*** Begin section ***

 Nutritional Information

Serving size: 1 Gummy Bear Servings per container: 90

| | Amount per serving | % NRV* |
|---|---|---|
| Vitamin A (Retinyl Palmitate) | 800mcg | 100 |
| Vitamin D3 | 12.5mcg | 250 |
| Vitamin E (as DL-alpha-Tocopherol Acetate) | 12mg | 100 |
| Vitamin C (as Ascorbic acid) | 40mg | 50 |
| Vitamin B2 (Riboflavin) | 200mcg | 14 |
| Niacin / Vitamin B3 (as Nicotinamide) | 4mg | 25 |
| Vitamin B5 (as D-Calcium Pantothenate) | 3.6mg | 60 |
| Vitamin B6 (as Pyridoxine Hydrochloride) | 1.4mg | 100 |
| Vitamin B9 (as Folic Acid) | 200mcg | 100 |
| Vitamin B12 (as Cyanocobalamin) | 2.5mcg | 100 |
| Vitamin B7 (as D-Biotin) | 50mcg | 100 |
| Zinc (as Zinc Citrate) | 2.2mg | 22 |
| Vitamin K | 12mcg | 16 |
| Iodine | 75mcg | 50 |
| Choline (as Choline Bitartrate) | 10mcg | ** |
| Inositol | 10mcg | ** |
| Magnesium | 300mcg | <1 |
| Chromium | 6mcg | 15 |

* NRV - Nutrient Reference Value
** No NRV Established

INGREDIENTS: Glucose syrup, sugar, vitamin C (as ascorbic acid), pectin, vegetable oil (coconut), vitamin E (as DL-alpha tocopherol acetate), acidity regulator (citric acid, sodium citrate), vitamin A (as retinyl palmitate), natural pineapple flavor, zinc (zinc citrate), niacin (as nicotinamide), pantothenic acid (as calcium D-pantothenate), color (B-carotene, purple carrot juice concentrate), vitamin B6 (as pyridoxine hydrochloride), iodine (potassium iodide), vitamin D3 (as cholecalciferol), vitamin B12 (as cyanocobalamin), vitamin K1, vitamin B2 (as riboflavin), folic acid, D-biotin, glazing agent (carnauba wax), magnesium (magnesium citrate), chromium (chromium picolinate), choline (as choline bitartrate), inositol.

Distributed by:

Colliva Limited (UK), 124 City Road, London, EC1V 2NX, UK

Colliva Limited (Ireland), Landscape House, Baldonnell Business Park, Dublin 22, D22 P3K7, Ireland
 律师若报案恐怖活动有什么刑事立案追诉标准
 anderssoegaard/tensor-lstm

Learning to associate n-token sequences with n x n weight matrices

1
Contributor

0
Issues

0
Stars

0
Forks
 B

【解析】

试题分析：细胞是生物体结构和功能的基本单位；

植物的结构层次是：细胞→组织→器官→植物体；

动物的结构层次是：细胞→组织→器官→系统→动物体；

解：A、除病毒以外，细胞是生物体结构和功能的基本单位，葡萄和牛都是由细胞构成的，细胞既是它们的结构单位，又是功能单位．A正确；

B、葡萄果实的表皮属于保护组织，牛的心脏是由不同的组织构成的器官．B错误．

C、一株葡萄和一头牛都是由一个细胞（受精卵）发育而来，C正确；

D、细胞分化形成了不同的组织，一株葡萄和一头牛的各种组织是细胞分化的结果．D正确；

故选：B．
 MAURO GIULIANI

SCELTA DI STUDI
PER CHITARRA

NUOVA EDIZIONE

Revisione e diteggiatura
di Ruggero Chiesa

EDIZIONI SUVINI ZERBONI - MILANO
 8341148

*** End section ***

■ Goal of the exercise: Transcribe the material exactly, stopping after the "植物的结构层次是：细胞→组织→器官→植物体；" line.

■ Task answer:
 Nutritional Information

Serving size: 1 Gummy Bear Servings per container: 90

| | Amount per serving | % NRV* |
|---|---|---|
| Vitamin A (Retinyl Palmitate) | 800mcg | 100 |
| Vitamin D3 | 12.5mcg | 250 |
| Vitamin E (as DL-alpha-Tocopherol Acetate) | 12mg | 100 |
| Vitamin C (as Ascorbic acid) | 40mg | 50 |
| Vitamin B2 (Riboflavin) | 200mcg | 14 |
| Niacin / Vitamin B3 (as Nicotinamide) | 4mg | 25 |
| Vitamin B5 (as D-Calcium Pantothenate) | 3.6mg | 60 |
| Vitamin B6 (as Pyridoxine Hydrochloride) | 1.4mg | 100 |
| Vitamin B9 (as Folic Acid) | 200mcg | 100 |
| Vitamin B12 (as Cyanocobalamin) | 2.5mcg | 100 |
| Vitamin B7 (as D-Biotin) | 50mcg | 100 |
| Zinc (as Zinc Citrate) | 2.2mg | 22 |
| Vitamin K | 12mcg | 16 |
| Iodine | 75mcg | 50 |
| Choline (as Choline Bitartrate) | 10mcg | ** |
| Inositol | 10mcg | ** |
| Magnesium | 300mcg | <1 |
| Chromium | 6mcg | 15 |

* NRV - Nutrient Reference Value
** No NRV Established

INGREDIENTS: Glucose syrup, sugar, vitamin C (as ascorbic acid), pectin, vegetable oil (coconut), vitamin E (as DL-alpha tocopherol acetate), acidity regulator (citric acid, sodium citrate), vitamin A (as retinyl palmitate), natural pineapple flavor, zinc (zinc citrate), niacin (as nicotinamide), pantothenic acid (as calcium D-pantothenate), color (B-carotene, purple carrot juice concentrate), vitamin B6 (as pyridoxine hydrochloride), iodine (potassium iodide), vitamin D3 (as cholecalciferol), vitamin B12 (as cyanocobalamin), vitamin K1, vitamin B2 (as riboflavin), folic acid, D-biotin, glazing agent (carnauba wax), magnesium (magnesium citrate), chromium (chromium picolinate), choline (as choline bitartrate), inositol.

Distributed by:

Colliva Limited (UK), 124 City Road, London, EC1V 2NX, UK

Colliva Limited (Ireland), Landscape House, Baldonnell Business Park, Dublin 22, D22 P3K7, Ireland
 律师若报案恐怖活动有什么刑事立案追诉标准
 anderssoegaard/tensor-lstm

Learning to associate n-token sequences with n x n weight matrices

1
Contributor

0
Issues

0
Stars

0
Forks
 B

【解析】

试题分析：细胞是生物体结构和功能的基本单位；

植物的结构层次是：细胞→组织→器官→植物体；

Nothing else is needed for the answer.